• _Task prompt_
Update the entries below by replacing "green shrub" with "small shrub" wherever it occurs and changing nothing else. Leave the pictures out of your answer.

=== Provided records ===

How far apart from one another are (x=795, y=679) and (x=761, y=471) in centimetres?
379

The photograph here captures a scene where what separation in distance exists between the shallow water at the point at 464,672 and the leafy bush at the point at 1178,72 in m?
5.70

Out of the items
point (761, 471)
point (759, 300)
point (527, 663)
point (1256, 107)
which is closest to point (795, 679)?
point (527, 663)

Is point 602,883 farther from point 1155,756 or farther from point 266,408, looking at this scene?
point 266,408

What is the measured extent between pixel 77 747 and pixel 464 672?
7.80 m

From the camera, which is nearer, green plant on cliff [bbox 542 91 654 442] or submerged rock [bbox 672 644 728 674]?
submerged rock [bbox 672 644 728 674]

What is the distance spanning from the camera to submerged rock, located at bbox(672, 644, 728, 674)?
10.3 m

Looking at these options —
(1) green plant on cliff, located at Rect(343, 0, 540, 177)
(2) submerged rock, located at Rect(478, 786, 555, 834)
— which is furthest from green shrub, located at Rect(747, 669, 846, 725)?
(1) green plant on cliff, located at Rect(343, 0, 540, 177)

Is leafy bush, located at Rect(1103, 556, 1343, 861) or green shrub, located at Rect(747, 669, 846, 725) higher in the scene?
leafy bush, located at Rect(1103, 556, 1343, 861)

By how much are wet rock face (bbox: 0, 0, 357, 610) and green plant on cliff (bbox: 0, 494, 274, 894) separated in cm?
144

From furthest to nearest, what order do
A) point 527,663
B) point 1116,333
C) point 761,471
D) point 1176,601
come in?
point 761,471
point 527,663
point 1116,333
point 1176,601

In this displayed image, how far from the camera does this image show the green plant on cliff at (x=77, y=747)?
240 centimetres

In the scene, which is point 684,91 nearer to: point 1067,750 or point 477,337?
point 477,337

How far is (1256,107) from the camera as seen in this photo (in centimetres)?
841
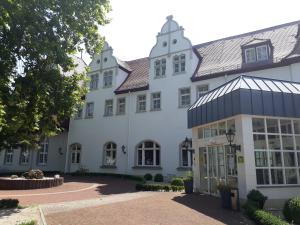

===

• _Complete response_
How far apart from one another are (x=795, y=679) and (x=761, y=471) in centimetres?
379

The photograph here captures a scene where what separation in distance exists between the shallow water at the point at 464,672 and the leafy bush at the point at 1178,72 in m?
5.70

Out of the items
point (761, 471)
point (759, 300)
point (527, 663)
point (1256, 107)
which is closest to point (795, 679)?
point (527, 663)

Is point 602,883 farther from point 1155,756 or farther from point 266,408, looking at this scene?
point 266,408

What is the measured extent between pixel 77 747 and pixel 464 672?
7.80 m

From the camera, which is nearer, green plant on cliff [bbox 542 91 654 442] or submerged rock [bbox 672 644 728 674]?
submerged rock [bbox 672 644 728 674]

What is the distance spanning from the camera to submerged rock, located at bbox(672, 644, 728, 674)?
10.3 m

Looking at these options —
(1) green plant on cliff, located at Rect(343, 0, 540, 177)
(2) submerged rock, located at Rect(478, 786, 555, 834)
— which is furthest from small shrub, located at Rect(747, 669, 846, 725)?
(1) green plant on cliff, located at Rect(343, 0, 540, 177)

Is leafy bush, located at Rect(1103, 556, 1343, 861) or small shrub, located at Rect(747, 669, 846, 725) higher in the scene?
leafy bush, located at Rect(1103, 556, 1343, 861)

By how much are wet rock face (bbox: 0, 0, 357, 610) and green plant on cliff (bbox: 0, 494, 274, 894) separated in cm?
144

From furthest to nearest, what order do
A) point 527,663
B) point 1116,333
C) point 761,471
D) point 1176,601
come in?
point 761,471
point 527,663
point 1116,333
point 1176,601

In this displayed image, how far from the camera does this image show the green plant on cliff at (x=77, y=747)?
240 centimetres

In the scene, which is point 684,91 nearer to: point 1067,750 or point 477,337?
point 477,337

How far is (1256,107) from the camera as seen in this photo (in centimetres)?
841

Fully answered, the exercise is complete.